Bridging Speech Emotion Recognition and Personality: Dataset and Temporal Interaction Condition Network
Yuan Gao, Hao Shi, Yahui Fu, Chenhui Chu, Tatsuya Kawahara
TL;DR
This work investigates how personality information influences speech emotion recognition (SER) and introduces PA-IEMOCAP, a version of IEMOCAP annotated with Big Five traits. It shows strong correlations between personality and emotion expression, especially valence, and proposes a temporal interaction condition network (TICN) to fuse personality features with HuBERT acoustic representations, using cross-attention for dynamic fusion.

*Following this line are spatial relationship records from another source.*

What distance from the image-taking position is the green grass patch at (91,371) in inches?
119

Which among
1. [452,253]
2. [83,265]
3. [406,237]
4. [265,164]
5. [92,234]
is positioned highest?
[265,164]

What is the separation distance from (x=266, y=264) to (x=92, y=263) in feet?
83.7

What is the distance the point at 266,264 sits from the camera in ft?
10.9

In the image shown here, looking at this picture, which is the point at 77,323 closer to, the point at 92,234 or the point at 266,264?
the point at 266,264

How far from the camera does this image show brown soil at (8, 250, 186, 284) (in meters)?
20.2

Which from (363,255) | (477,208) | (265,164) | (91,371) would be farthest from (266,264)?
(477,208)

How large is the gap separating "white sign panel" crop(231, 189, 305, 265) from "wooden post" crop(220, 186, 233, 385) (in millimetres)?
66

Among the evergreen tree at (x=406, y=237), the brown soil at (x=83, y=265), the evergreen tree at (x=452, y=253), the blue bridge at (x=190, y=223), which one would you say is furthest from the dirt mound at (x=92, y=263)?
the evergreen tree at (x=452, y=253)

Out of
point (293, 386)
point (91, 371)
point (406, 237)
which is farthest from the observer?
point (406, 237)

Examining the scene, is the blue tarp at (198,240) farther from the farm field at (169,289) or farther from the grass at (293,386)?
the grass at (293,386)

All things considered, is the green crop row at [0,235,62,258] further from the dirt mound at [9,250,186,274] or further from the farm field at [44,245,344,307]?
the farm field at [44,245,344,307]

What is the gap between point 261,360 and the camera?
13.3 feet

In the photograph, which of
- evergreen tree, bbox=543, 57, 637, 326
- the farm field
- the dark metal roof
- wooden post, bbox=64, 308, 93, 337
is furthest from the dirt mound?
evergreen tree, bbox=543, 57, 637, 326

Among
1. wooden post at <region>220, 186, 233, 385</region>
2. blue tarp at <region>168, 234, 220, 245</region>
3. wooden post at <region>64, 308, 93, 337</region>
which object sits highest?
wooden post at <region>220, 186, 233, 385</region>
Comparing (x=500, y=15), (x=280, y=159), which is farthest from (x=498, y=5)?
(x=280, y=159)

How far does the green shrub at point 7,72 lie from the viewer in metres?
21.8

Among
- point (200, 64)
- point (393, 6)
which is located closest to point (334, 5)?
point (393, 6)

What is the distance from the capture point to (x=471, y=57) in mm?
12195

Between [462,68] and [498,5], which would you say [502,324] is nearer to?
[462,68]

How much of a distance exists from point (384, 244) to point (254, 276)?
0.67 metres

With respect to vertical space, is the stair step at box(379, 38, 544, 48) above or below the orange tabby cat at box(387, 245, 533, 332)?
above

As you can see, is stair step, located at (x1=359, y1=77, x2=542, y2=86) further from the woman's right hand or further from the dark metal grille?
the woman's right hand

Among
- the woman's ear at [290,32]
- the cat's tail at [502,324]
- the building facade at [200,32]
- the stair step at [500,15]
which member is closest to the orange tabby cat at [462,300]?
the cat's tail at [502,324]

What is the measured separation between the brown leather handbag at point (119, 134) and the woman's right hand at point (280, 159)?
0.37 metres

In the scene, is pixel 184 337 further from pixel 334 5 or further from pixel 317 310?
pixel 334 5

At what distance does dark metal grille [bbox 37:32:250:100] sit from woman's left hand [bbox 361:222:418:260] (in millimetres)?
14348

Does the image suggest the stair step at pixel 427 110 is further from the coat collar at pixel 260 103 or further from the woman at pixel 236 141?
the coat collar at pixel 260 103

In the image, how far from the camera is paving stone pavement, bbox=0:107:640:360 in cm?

The study demonstrates that both ground-truth and predicted personality traits can substantially improve SER, particularly valence recognition, with GT traits achieving up to ~0.785 CCC and predicted traits achieving ~0.776 CCC when derived from conversation-level PR. The findings establish a foundation for personality-aware speech processing, including robust methods for leveraging predicted user traits in dialogue systems and guiding future work with more naturalistic data.
Abstract
This study investigates the interaction between personality traits and emotion expression, exploring how personality information can improve speech emotion recognition (SER). We collect the personality annotation for the IEMOCAP dataset, making it the first speech dataset that contains both emotion and personality annotations (PA-IEMOCAP), and enabling direct integration of personality traits into SER. Statistical analysis on this dataset identified significant correlations between personality traits and emotional expressions. To extract finegrained personality features, we propose a temporal interaction condition network (TICN), in which personality features are integrated with HuBERT-based acoustic features for SER. Experiments show that incorporating ground-truth personality traits significantly enhances valence recognition, improving the concordance correlation coefficient (CCC) from 0.698 to 0.785 compared to the baseline without personality information. For practical applications in dialogue systems where personality information about the user is unavailable, we develop a front-end module of automatic personality recognition. Using these automatically predicted traits as inputs to our proposed TICN model, we achieve a CCC of 0.776 for valence recognition, representing an 11.17% relative improvement over the baseline. These findings confirm the effectiveness of personality-aware SER and provide a solid foundation for further exploration in personality-aware speech processing applications.